CONSIGNE DE L'EXERCICE
Recopiez mot pour mot le passage du texte ci-dessous sur les reprises d'entreprises, en commençant par « L'histoire de Blue » et en terminant par « marché en déclin. ».

EXTRAIT DU TEXTE
==*==

Un dirigeant définit son propre parcours, surtout dans les TPE / PME : les prises de décision et de responsabilité sont parfois sources de solitude. Les cessions et reprises d'entreprises sont l'un de ces moments où il ne faut pas rester seul : se faire accompagner est essentiel pour identifier la meilleure marche à suivre.

« Il y a environ 60 000 cessions ou transmissions d'entreprises par an en France aujourd'hui. On trouve un nombre à peu près équivalent de candidats à la reprise. Le problème, c'est qu'ils n'arrivent pas toujours à se trouver. » C'est le constat de Pascal Gaden, responsable de la mission mutations économiques/restructuration à l'ADIRA. C'est ainsi qu'il explique les fondements de son métier : créer du lien, anticiper les difficultés des entreprises, chercher des solutions concrètes, avec les chefs d'entreprises mais aussi avec les élus des collectivités du territoire alsacien et de l'État.

La question des emplois – et de leur préservation –, est au coeur de du processus des cessions d'entreprises. Par ailleurs, Pascal Gaden rappelle le vieil adage du monde économique : « Il est plus facile de garder un client que d'en trouver des nouveaux. » Il peut être plus sécurisant, pour les repreneurs comme pour les salariés, de miser sur une entreprise qui fonctionne déjà.

Enfin, la clé est dans l'individu : une entreprise, c'est aussi sa gouvernance par une personne physique. Selon Pascal Gaden, « un entrepreneur définit son projet professionnel au regard de son projet personnel ». Lors d'une cession ou d'une reprise, il a donc besoin d'être accompagné, à tous les niveaux, pour réussir cette transition et en faire un succès.

Trois exemples de reprises

De Stracel à Blue Paper – François BRU, directeur général

L'histoire de Blue Paper est celle d'une reconversion réussie, dans un moment historique où tout semblait annoncer le contraire. François Bru, déjà directeur du site de l'usine Stracel, était bien conscient des difficultés. « Le groupe UPM, spécialisé dans les domaines du papier graphique et journal, s'est retrouvé en surcapacité endémique du fait de la décroissance de ces marchés. Depuis une bonne quinzaine d'années des unités ferment en Amérique du Nord et en Europe, régulièrement, et c'est en 2011 que le groupe a décidé de mettre en vente l'usine Stracel. » Il s'agissait donc de trouver une solution rapide pour garantir l'avenir de l'usine et des emplois, sur le long terme, dans un marché en déclin.

==*==

DONNÉES FOURNIES
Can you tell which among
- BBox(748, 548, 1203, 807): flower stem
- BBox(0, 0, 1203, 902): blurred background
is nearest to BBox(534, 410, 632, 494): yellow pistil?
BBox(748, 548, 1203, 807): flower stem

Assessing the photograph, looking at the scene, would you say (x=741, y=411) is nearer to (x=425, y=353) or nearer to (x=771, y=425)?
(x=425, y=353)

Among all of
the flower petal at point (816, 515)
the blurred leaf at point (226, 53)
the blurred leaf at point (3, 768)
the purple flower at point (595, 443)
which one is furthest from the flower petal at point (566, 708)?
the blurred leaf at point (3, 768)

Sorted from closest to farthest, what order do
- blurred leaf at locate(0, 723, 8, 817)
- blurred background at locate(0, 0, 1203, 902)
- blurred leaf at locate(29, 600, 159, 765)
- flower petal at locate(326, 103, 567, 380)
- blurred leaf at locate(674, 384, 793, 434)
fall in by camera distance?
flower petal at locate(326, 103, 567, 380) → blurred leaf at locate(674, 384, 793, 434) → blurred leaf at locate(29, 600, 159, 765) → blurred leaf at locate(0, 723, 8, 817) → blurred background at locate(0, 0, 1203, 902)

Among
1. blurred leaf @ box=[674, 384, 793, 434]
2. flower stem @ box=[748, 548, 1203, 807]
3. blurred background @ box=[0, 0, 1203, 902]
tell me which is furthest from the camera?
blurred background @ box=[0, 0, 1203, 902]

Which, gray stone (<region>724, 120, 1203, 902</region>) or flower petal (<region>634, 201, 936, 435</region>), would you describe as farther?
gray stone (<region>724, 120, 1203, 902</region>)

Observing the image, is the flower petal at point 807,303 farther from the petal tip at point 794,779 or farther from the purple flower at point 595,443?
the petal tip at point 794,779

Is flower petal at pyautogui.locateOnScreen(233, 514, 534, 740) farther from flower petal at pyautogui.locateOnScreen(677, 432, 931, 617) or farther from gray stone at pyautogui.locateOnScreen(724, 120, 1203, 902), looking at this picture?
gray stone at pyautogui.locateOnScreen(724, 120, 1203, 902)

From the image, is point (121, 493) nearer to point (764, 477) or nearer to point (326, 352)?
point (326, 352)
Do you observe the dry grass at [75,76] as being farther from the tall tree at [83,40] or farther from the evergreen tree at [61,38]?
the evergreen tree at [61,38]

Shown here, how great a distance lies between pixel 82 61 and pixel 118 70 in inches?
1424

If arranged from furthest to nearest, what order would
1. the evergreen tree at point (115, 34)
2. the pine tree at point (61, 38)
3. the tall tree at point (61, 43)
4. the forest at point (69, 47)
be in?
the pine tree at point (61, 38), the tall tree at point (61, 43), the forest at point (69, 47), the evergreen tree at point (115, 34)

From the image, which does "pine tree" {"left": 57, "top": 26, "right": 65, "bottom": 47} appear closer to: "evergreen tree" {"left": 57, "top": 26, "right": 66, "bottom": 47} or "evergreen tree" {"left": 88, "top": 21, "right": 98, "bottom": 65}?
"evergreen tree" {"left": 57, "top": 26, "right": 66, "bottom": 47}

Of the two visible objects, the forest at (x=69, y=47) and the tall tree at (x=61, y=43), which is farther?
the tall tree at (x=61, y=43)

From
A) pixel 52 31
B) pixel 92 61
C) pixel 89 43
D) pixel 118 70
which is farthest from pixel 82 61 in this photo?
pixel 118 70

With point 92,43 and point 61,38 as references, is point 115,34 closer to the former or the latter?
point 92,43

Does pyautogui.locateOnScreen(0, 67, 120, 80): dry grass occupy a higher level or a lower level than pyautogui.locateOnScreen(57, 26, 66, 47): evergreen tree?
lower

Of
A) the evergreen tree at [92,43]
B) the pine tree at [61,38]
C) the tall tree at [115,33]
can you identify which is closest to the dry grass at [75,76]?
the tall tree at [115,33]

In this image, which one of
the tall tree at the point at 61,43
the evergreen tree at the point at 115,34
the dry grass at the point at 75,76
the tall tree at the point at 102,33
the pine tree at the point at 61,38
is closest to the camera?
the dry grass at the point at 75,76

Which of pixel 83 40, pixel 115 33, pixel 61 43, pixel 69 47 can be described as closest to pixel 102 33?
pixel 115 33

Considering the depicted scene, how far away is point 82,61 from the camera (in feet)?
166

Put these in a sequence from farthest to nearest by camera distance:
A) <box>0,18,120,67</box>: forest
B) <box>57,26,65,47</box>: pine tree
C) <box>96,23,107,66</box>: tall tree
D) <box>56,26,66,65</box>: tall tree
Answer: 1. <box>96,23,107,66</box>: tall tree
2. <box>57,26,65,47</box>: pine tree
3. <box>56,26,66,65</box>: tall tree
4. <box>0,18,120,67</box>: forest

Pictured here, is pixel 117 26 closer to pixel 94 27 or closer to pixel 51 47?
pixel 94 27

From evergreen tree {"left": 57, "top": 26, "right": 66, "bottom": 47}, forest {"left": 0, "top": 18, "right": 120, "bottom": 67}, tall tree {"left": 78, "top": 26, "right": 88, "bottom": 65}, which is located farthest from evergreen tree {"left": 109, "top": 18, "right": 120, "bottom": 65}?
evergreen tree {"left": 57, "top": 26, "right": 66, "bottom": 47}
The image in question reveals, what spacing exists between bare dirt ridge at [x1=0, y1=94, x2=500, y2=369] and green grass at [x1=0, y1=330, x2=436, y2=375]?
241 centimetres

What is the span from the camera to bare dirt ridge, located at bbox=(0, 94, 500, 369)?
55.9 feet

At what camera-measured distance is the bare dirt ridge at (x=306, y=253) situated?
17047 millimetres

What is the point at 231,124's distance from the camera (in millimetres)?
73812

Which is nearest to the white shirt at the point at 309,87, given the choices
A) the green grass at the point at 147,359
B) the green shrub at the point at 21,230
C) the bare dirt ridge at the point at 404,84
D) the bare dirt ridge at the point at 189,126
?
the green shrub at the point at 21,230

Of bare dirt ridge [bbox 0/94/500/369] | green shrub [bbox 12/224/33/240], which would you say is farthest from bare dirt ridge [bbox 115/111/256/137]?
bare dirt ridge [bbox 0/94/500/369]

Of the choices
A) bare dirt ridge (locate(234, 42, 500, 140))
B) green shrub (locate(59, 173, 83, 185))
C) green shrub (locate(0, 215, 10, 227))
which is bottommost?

==*==

RÉSULTAT ATTENDU
L'histoire de Blue Paper est celle d'une reconversion réussie, dans un moment historique où tout semblait annoncer le contraire. François Bru, déjà directeur du site de l'usine Stracel, était bien conscient des difficultés. « Le groupe UPM, spécialisé dans les domaines du papier graphique et journal, s'est retrouvé en surcapacité endémique du fait de la décroissance de ces marchés. Depuis une bonne quinzaine d'années des unités ferment en Amérique du Nord et en Europe, régulièrement, et c'est en 2011 que le groupe a décidé de mettre en vente l'usine Stracel. » Il s'agissait donc de trouver une solution rapide pour garantir l'avenir de l'usine et des emplois, sur le long terme, dans un marché en déclin.